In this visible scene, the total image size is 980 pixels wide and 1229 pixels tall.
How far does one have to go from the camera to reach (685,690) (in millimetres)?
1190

=====

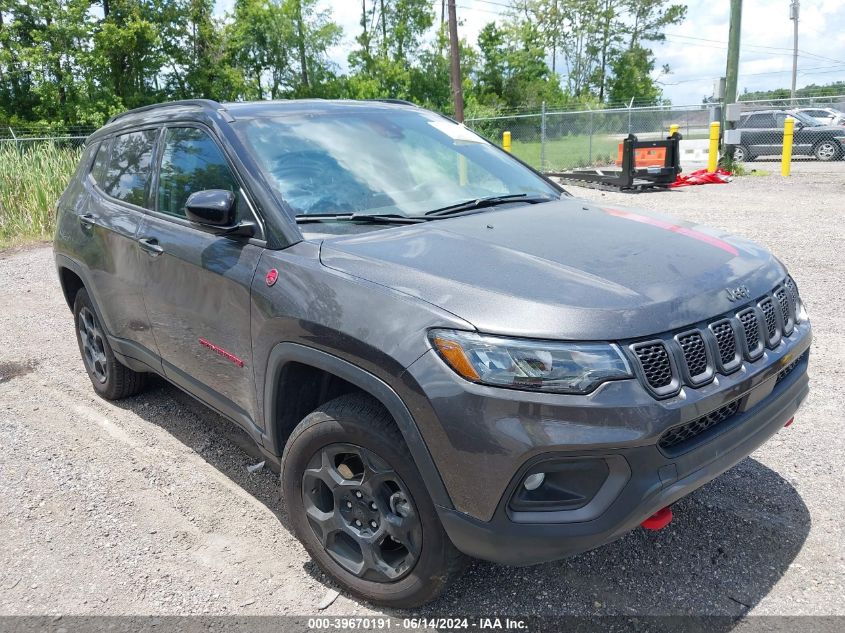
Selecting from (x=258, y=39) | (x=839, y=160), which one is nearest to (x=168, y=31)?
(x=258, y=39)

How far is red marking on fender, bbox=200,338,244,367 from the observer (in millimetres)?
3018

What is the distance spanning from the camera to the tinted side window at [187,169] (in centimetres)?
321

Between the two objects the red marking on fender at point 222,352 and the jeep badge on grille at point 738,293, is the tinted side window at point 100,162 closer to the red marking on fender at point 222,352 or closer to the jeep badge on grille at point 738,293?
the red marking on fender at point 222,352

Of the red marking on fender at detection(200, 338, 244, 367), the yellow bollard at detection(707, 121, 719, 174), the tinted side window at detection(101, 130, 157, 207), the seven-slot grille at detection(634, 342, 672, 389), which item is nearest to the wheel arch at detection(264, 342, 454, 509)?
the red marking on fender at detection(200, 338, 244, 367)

=====

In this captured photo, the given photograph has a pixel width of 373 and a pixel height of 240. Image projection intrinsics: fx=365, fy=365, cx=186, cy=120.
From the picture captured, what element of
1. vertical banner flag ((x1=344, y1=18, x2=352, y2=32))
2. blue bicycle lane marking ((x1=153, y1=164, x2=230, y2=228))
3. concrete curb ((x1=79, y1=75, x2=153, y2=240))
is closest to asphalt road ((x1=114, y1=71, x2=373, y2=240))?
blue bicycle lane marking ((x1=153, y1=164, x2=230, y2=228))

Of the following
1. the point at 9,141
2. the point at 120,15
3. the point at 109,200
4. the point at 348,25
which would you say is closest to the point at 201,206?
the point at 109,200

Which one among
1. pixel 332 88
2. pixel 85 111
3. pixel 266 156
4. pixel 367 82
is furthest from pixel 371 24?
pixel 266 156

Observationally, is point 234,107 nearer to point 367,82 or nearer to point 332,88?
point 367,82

=====

Pick out each line above that contains the word "tinted" and copy those lines in full.

### ANSWER BELOW
What is the distance spanning from the camera to the tinted side window at [187,169] (in centimetres)?
Between the two objects the red marking on fender at point 222,352 and the jeep badge on grille at point 738,293, is the tinted side window at point 100,162 closer to the red marking on fender at point 222,352 or closer to the jeep badge on grille at point 738,293?
Of the red marking on fender at detection(200, 338, 244, 367), the yellow bollard at detection(707, 121, 719, 174), the tinted side window at detection(101, 130, 157, 207), the seven-slot grille at detection(634, 342, 672, 389), which item is nearest to the wheel arch at detection(264, 342, 454, 509)?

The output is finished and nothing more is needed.